Selected passage:
# # #

Jen Williams previous series, the Copper Cat Trilogy, quite rightly received buckets and buckets of praise. Williams had created not only interesting characters but also a novel and interesting world which handled fantasy tropes in a most interesting way. Her new book, The Ninth Rain, marks the start of not only a new story, but a completely new world. Could it be as good as The Copper Promise and her other previous books? Has the author done it again?

In short,yes, absolutely. The Ninth Rain is easily William’s best work so far, as the writer has a strong, clear and confident style that makes for compulsive reading. The world is also more intricate and more involved this time round. The book introduces at first to a charming pair of adventurers. Lady Vincenza ‘Vintage’ de Grazon is a wealthy and very experienced lady who has made it her life’s work to uncover the mysteries of the world. She’s aided by the pale and interesting Tormalin the Oathless, who belongs to a once proud race of near immortal beings who due to tragic events now occasionally needs the odd bit of human blood to live.

# # #

Collected material:

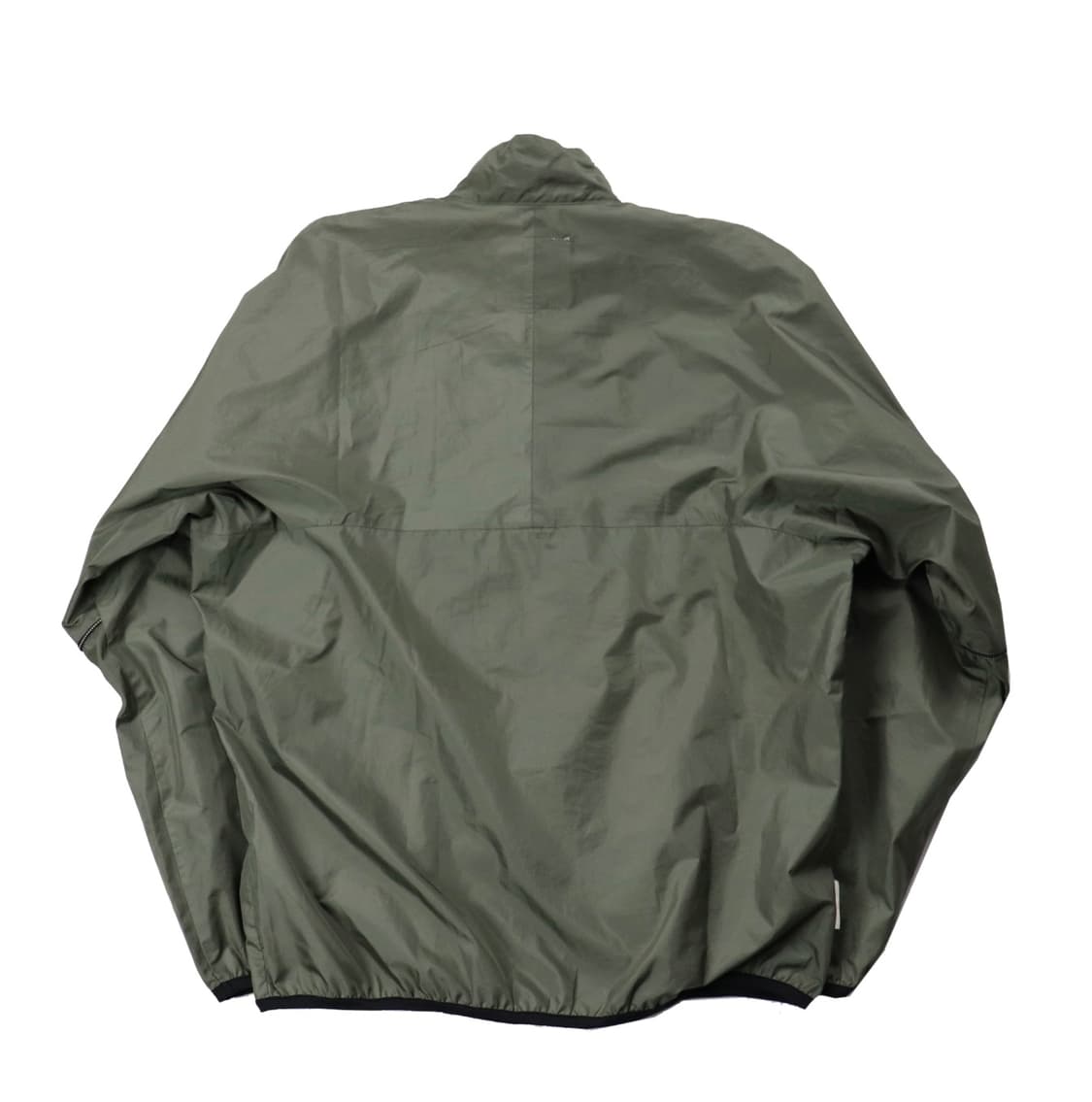 Undercover 2001s/s 상품이미지2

# # #

Required action 1: Reproduce the stretch of the review of The Ninth Rain from "Jen Williams previous" through "done it again?".
Required action 2: For each of these statements, say yes or no to whether it agrees with the review of The Ninth Rain, and quote the words from the review that decide it: (a) The Copper Cat Trilogy received a great deal of praise. (b) The Ninth Rain is set in the same world as the Copper Cat Trilogy. (c) Tormalin the Oathless belongs to a race of near immortal beings.
The lines have no connection to the text.

Your response 1:
Jen Williams previous series, the Copper Cat Trilogy, quite rightly received buckets and buckets of praise. Williams had created not only interesting characters but also a novel and interesting world which handled fantasy tropes in a most interesting way. Her new book, The Ninth Rain, marks the start of not only a new story, but a completely new world. Could it be as good as The Copper Promise and her other previous books? Has the author done it again?

Your response 2:
(a) Yes: "quite rightly received buckets and buckets of praise"
(b) No: "marks the start of not only a new story, but a completely new world"
(c) Yes: "who belongs to a once proud race of near immortal beings"